ABOUT THIS TASK
The required lines are those that contain "Black"; pull them out of the data and copy them.

[Stored records]

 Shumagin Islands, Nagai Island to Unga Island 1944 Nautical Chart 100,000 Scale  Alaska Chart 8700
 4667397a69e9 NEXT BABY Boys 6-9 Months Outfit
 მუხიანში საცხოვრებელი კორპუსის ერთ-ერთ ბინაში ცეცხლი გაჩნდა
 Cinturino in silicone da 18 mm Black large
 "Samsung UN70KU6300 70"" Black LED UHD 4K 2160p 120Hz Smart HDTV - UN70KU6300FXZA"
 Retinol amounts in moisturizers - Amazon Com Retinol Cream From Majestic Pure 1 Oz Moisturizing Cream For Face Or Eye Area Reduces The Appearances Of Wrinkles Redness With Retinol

...

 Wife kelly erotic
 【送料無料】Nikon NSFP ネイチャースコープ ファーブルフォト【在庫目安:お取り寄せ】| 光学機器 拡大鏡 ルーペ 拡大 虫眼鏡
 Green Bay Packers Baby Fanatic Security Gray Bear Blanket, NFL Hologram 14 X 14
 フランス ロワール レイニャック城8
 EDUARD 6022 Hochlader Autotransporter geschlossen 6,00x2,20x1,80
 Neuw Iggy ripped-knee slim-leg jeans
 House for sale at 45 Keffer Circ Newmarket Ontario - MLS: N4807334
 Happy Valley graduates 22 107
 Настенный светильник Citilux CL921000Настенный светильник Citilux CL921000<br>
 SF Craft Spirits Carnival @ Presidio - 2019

RESULT FOR THIS EXERCISE
 Cinturino in silicone da 18 mm Black large
 "Samsung UN70KU6300 70"" Black LED UHD 4K 2160p 120Hz Smart HDTV - UN70KU6300FXZA"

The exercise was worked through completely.